Insights / Sustainable buildings: Opus Energy sponsoring the next generation of architects

Sustainable buildings: Opus Energy sponsoring the next generation of architects

21st September 2020

Opus Energy are proud to be sponsoring the Extreme Lodge Desert Lodge student competition. Students from across the globe were invited to design a temporary shelter for extreme climate conditions in a hot desert. As part of this sponsorship, Valpy Fitzgerald, Director of Renewables and Green Markets at Opus Energy will be judging the 61 entrants this month.

Sustainable buildings: Opus Energy sponsoring the next generation of architects

The Extreme Lodge project brings together many internationally experienced professionals, from architects to engineers and academics who are developing lodges for extreme climates. The aim of the project is to learn how we can adapt to the impacts of climate change and improve the designs our buildings with minimal financial impacts and without damaging our planet in the process.

The Desert Lodge competition opened last month and is open to university students.
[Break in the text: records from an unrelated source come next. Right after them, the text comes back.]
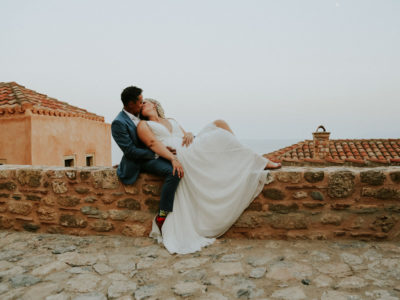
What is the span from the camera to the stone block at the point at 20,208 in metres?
3.43

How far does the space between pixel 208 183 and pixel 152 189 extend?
0.63 meters

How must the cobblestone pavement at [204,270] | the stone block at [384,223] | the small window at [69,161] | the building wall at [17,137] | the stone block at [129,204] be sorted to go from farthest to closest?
1. the small window at [69,161]
2. the building wall at [17,137]
3. the stone block at [129,204]
4. the stone block at [384,223]
5. the cobblestone pavement at [204,270]

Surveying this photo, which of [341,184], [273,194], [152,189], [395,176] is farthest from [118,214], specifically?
[395,176]

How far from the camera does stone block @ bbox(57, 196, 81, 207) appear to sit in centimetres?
328

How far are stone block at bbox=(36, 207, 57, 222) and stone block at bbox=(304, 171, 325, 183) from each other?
2808 mm

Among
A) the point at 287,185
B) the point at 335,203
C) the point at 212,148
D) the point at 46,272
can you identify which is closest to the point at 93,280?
the point at 46,272

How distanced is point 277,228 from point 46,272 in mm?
2101

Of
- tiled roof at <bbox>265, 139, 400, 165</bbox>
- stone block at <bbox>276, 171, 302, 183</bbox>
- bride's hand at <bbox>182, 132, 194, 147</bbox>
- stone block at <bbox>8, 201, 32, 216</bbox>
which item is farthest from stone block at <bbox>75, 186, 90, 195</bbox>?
tiled roof at <bbox>265, 139, 400, 165</bbox>

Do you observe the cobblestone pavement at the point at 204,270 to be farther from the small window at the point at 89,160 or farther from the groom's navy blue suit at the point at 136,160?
the small window at the point at 89,160

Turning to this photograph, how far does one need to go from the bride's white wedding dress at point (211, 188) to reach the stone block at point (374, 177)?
3.08 feet

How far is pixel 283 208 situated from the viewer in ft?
9.53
It hopes to change the conversation for designers within the construction industry, helping to create buildings that play a role in climate solutions. It’s a competition with climate change at its heart.

To enter, students were asked to design a tent for two researchers in the Desert of Dubai for use during fieldwork. The tent must keep them safe in outdoor temperatures of up to 45C. By working under the extremes, it is an opportunity for students to push themselves beyond the business as usual designs we see today and become the designers of the climate-proof buildings of tomorrow.

The idea came out of conversations between architects after a temporary shelter, named the Polar Lodge (pictured below), was built in the testing conditions of Antarctica in 2018. Withstanding -30C temperatures and 150 mph winds on the 2018 trip led to a lot of learnings for these architects s – and ultimately resulted in them questioning how a structure would survive in the opposite conditions. The Desert Lodge competition will provide students with an equally educational experience, changing their world view of their responsibilities and opportunities as climatic designers.

This month a panel of judges, including Opus Energy’s Valpy Fitzgerald, will judge 61 entries from 267 students across 27 countries. £4,000 in prizes is up for grabs, sponsored by Opus Energy.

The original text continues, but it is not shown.